* **TASK SET**
a – Copy the part of the Baghdad bombing article between "A roadside bomb exploded" and "dead, authorities said.", inclusive, word for word.
b – In the Baghdad bombing article, what blew up near the army recruiting center in a city south of Baghdad?

Bomb in Baghdad market district kills 24

By REBECCA SANTANA, Associated Press Writer1 hour, 53 minutes ago

A roadside bomb exploded in Baghdad's oldest and largest wholesale market district, killing at least 24 people and wounding 35, part of a surge in bloodshed Wednesday that left 52 dead, authorities said.

Earlier, an explosives-rigged bicycle blew up near an army recruiting center in a city south of Baghdad, killing at least 12 people.

Violence across Iraq has spiked in recent days, with more than 200 people killed since Sunday in clashes, bombings or shootings — despite U.S. and Iraqi officials' claims that a new security operation in the capital has lowered Sunni-Shiite killings there, which had risen in June and July.

A U.S. Marine from the 1st Brigade of the 1st Armored Division was also killed in action Tuesday in Anbar province, the U.S. command said.

The market bomb in Baghdad targeted the Shurja district, where wholesalers use warehouses, stalls and shops to sell food, clothing and house products to other dealers and shoppers. A maze of streets and stalls, it hosts one of Iraq's biggest markets and is usually teeming with vendors selling everything from spices to satellite dishes.

Elsewhere in Baghdad, a Justice Ministry official, Nadiya Mohammed Hassan, was shot and killed along with her driver and bodyguard by gunmen who stopped her car. Three carpet merchants were also killed while being driven to an appointment in a taxi, police said.

A family of five was killed in Buhriz, 35 miles north of Baghdad, when a roadside bomb struck their car.

Dataset entries:

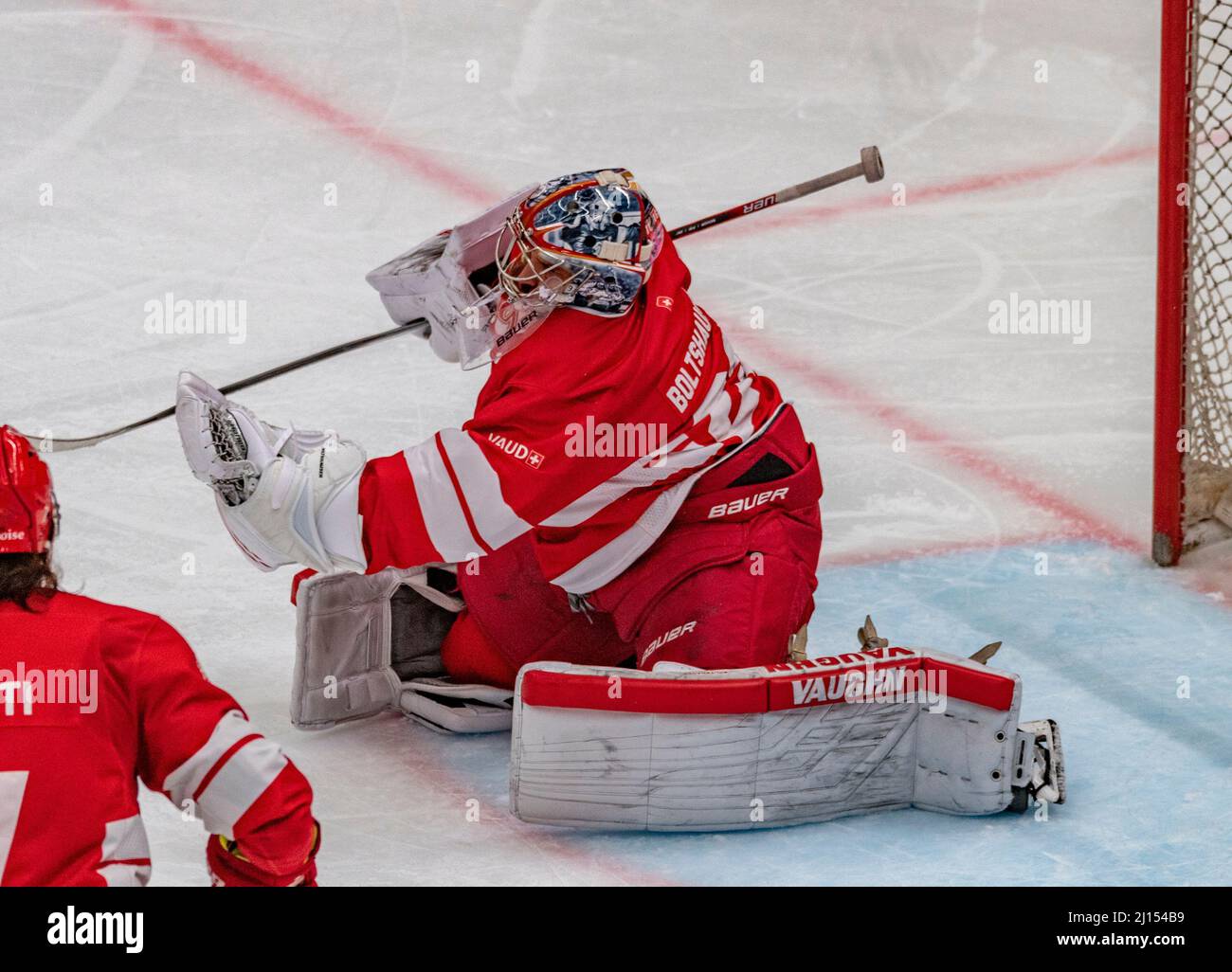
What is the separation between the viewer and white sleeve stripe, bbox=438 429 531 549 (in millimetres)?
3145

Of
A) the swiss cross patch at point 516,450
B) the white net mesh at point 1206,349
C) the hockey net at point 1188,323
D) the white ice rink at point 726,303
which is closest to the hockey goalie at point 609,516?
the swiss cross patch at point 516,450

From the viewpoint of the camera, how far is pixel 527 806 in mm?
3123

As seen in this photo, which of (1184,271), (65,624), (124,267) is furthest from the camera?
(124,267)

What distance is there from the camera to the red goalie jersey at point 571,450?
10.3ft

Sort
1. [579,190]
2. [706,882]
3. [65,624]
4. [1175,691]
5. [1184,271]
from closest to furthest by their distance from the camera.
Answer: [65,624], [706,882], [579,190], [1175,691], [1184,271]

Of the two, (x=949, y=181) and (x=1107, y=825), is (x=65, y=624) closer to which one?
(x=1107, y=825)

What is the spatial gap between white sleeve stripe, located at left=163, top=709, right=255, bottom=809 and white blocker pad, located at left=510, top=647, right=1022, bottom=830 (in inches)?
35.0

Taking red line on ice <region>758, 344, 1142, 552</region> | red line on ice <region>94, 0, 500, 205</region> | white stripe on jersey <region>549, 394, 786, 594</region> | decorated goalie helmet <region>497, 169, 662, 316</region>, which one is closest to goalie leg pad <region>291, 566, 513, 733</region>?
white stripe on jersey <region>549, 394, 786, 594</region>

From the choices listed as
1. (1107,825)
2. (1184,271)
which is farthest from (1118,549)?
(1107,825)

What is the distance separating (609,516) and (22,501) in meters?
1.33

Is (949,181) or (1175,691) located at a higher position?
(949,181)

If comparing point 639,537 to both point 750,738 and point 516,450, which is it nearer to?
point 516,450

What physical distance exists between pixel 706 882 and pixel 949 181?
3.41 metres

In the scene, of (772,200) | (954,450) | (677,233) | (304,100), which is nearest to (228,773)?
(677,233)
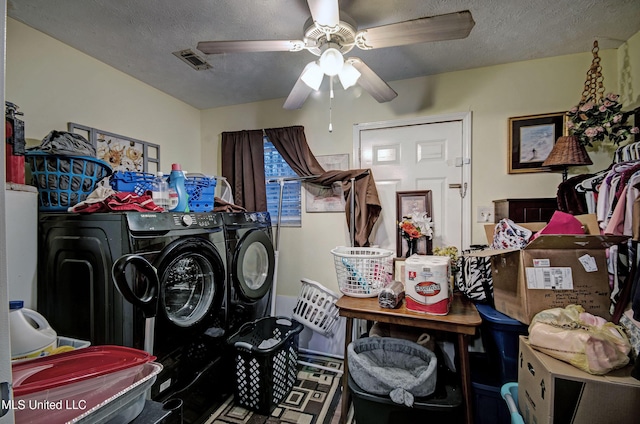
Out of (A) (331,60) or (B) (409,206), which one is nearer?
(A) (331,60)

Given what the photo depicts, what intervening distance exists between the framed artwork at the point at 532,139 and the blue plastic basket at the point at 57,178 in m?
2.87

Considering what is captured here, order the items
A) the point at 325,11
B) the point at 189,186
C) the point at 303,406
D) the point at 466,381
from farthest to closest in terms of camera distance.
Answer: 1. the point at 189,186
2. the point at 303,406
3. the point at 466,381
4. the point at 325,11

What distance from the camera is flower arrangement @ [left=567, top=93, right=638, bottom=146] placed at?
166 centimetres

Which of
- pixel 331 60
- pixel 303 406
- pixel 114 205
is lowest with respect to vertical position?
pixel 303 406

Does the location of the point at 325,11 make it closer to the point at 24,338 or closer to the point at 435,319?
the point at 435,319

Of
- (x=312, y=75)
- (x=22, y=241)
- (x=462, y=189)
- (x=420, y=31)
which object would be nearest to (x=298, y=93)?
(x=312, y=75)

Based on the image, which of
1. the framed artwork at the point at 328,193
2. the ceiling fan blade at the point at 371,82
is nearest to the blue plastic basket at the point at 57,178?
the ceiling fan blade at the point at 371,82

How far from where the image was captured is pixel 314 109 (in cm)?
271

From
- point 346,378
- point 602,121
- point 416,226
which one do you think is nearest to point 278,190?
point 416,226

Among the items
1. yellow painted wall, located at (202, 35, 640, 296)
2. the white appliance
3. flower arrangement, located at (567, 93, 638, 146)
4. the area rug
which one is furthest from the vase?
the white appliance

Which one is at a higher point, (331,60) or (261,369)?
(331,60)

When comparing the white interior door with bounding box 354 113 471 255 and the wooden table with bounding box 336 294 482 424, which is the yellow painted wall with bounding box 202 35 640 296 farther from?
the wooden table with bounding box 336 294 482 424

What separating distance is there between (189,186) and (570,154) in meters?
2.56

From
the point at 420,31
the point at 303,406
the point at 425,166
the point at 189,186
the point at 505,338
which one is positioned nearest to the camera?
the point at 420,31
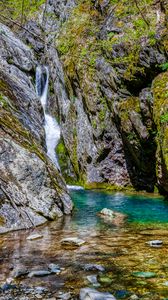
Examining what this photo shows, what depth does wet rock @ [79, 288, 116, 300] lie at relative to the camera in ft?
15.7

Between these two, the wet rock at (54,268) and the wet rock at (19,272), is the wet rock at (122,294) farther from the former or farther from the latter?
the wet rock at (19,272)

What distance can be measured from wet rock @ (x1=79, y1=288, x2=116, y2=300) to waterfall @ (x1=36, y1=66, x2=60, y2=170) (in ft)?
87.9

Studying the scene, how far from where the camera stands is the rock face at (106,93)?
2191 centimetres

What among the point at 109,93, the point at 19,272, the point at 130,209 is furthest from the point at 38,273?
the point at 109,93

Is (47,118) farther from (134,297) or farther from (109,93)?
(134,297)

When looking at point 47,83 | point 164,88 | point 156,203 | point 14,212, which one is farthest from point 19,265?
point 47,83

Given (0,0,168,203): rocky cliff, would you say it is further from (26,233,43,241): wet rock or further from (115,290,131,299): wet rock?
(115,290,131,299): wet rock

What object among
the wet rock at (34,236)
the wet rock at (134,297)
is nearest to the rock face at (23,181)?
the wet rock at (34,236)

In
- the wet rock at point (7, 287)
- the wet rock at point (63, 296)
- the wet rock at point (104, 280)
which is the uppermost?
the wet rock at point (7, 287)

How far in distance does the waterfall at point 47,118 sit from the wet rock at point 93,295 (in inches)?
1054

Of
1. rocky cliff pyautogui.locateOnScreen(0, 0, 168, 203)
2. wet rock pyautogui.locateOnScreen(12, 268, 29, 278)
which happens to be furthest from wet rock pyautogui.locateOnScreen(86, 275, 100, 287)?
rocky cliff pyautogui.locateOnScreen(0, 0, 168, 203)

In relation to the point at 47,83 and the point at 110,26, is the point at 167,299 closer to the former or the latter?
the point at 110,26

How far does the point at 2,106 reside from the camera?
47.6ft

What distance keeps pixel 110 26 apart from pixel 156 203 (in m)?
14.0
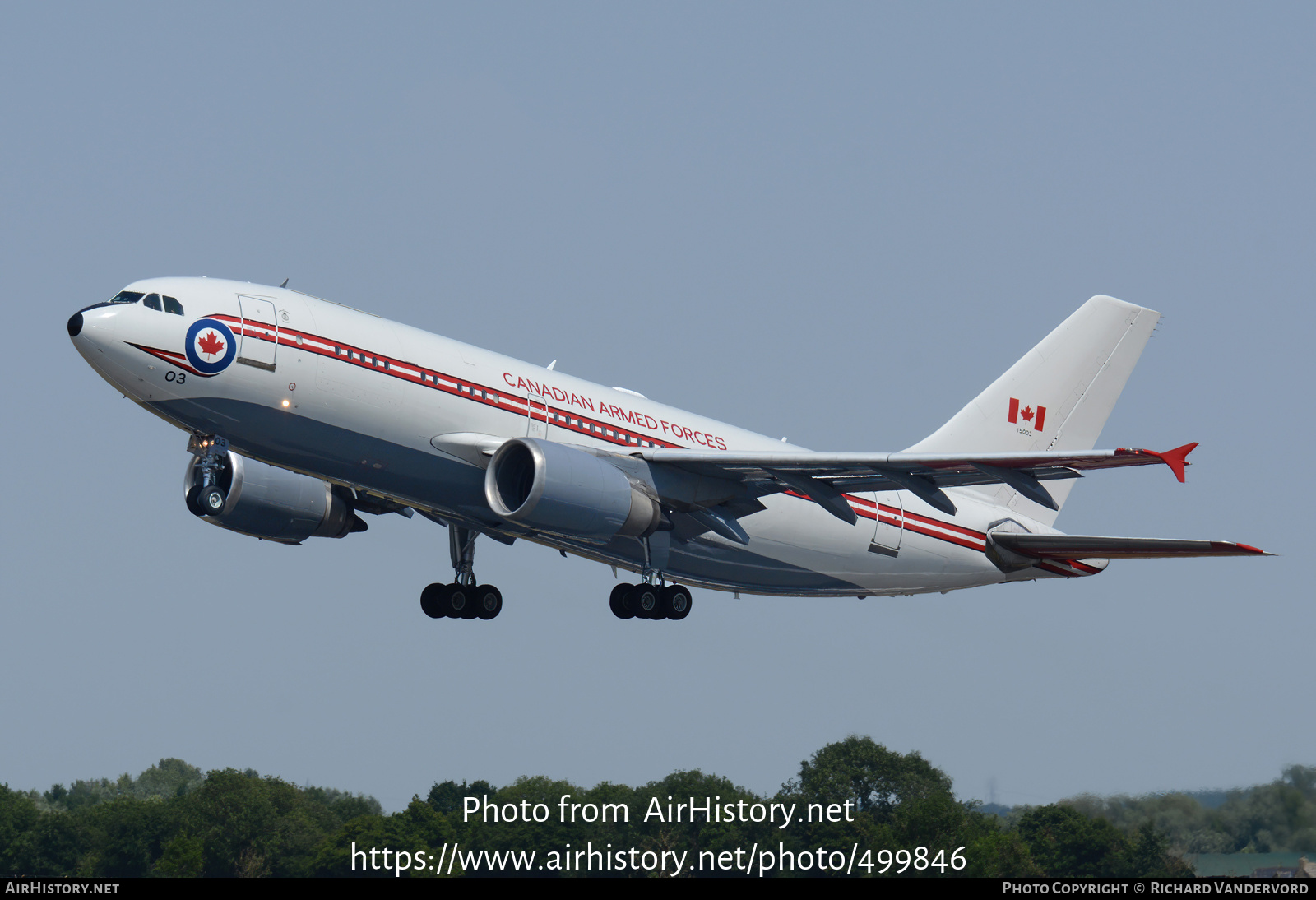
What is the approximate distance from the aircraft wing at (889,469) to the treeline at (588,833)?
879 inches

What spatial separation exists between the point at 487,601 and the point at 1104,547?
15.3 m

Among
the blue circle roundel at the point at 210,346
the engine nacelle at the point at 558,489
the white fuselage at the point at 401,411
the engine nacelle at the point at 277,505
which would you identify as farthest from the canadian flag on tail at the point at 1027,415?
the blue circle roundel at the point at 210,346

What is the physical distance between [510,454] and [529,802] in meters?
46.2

* **LIST OF SOLUTIONS**
a –
A roadside bomb exploded in Baghdad's oldest and largest wholesale market district, killing at least 24 people and wounding 35, part of a surge in bloodshed Wednesday that left 52 dead, authorities said.

b – An explosives-rigged bicycle.